The Southern Environmental Law Center, as well as several local activist groups, including Protect Our Aquifer signed on to the correspondence.

When the coal-burning fossil plant closed down operations in 2018, it left two ponds full of 3.5 million cubic yards of arsenic-laced ash. TVA’s restoration of the site calls for the hazardous waste to be hauled away and stored long-term at a specialized landfill.

Environmental groups support the ash’s removal, but Amanda Garcia with the Law Center says TVA’s 2020 environmental impact study that examines relocating the ash was completed prior to the selection of South Shelby Landfill.
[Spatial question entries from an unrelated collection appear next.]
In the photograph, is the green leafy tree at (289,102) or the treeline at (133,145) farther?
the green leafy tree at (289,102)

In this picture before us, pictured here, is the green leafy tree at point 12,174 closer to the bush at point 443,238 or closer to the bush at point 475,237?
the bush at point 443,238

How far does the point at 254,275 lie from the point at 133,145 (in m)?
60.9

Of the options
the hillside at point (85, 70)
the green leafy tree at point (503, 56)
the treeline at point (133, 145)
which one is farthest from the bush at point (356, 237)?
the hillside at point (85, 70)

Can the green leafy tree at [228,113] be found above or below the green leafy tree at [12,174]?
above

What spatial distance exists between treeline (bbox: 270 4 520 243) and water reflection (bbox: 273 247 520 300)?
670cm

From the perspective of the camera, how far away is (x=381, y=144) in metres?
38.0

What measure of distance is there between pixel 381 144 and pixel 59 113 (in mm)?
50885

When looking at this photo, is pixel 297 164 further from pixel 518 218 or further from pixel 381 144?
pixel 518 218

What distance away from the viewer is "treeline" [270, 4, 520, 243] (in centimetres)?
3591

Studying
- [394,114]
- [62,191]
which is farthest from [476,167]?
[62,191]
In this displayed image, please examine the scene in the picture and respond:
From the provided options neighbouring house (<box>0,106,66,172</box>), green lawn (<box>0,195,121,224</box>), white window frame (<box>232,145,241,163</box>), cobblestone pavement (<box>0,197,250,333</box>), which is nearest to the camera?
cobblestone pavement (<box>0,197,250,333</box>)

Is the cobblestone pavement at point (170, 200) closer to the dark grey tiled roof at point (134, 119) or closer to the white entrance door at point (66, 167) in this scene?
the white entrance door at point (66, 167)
“It’s rife with phrases like depending on the landfill selected, there might be X, Y and Z impacts,” she says.

AlthoughTVA said it was deciding between a landfill in Mississippi and the South Shelby site at the end of 2020, the agency onlyannounced to the Memphis City Council this summer that it had selected the Memphis option and that it would be trucking the ash there.
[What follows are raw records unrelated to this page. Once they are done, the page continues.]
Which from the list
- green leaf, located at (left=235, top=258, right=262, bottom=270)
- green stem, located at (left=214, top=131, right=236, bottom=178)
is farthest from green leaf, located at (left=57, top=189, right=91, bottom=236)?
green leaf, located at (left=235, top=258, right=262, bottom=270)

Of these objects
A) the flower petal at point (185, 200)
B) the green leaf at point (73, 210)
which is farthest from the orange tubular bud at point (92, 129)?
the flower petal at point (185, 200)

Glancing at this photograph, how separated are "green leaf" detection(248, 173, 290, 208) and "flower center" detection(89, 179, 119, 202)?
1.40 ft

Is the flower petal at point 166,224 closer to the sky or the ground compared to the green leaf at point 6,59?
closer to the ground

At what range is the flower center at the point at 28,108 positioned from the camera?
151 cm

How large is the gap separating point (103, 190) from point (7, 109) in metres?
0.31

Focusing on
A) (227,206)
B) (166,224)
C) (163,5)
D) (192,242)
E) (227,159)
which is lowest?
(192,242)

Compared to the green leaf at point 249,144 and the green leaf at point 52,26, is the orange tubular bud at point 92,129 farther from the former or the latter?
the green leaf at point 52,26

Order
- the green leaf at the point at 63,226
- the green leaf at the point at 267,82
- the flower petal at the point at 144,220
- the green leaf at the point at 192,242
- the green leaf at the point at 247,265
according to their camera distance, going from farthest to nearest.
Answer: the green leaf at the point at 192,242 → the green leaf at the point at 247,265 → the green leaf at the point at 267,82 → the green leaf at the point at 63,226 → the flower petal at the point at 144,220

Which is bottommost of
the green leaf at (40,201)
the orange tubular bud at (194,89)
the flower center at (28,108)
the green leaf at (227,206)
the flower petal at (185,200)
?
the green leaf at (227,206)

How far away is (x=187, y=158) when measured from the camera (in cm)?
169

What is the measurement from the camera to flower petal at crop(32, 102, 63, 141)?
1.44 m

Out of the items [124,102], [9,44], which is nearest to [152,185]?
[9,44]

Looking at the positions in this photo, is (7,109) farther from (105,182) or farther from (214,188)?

Garcia says because the landfill choice and transportation mode wasn’t finalized until recently, those along the route haven’t had a meaningful chance to provide feedback. She’s calling on TVA to consider other alternatives.
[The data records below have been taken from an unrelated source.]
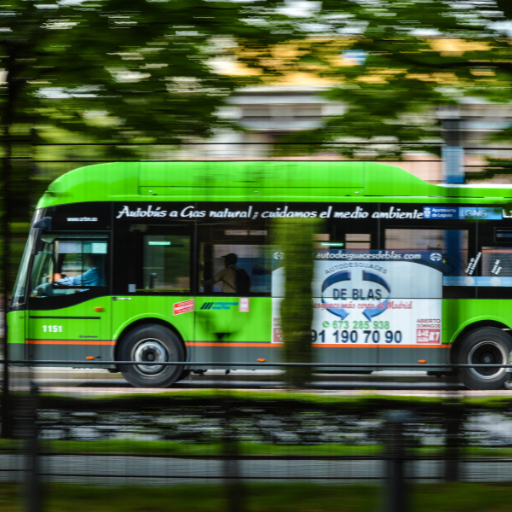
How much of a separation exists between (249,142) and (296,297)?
2.28m

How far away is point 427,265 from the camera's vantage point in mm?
6488

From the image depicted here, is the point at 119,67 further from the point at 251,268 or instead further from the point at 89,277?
the point at 89,277

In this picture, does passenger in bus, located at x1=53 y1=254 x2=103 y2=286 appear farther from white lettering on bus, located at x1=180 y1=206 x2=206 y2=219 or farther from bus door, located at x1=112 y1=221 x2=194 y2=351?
white lettering on bus, located at x1=180 y1=206 x2=206 y2=219

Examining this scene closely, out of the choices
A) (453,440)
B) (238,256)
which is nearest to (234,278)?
(238,256)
“You need to involve the public on the front end in order to get their input to make sure that the decision you are making is in the best interest of the community and takes those concerns and needs into account,” she says.

A spokesperson said via email that TVA is still reviewing the letter, but that the agency conducted a “thorough public environmental review process over the last five years with more than 40 public meetings where we listened to the community we are privileged to serve.”

The statement adds that the South Shelby Landfill is located in a primarily industrial area, and its operators prioritize safety and environmental stewardship.

In a virtual town hall held earlier this month, a TVA official said major thoroughfares such as I-40, I-55, Shelby Drive and Malone Road will be used for the almost 20-mile trip from the plant to the landfill.

Memphis City Council members have also rebuked the storage of coal ash at the South Shelby landfill.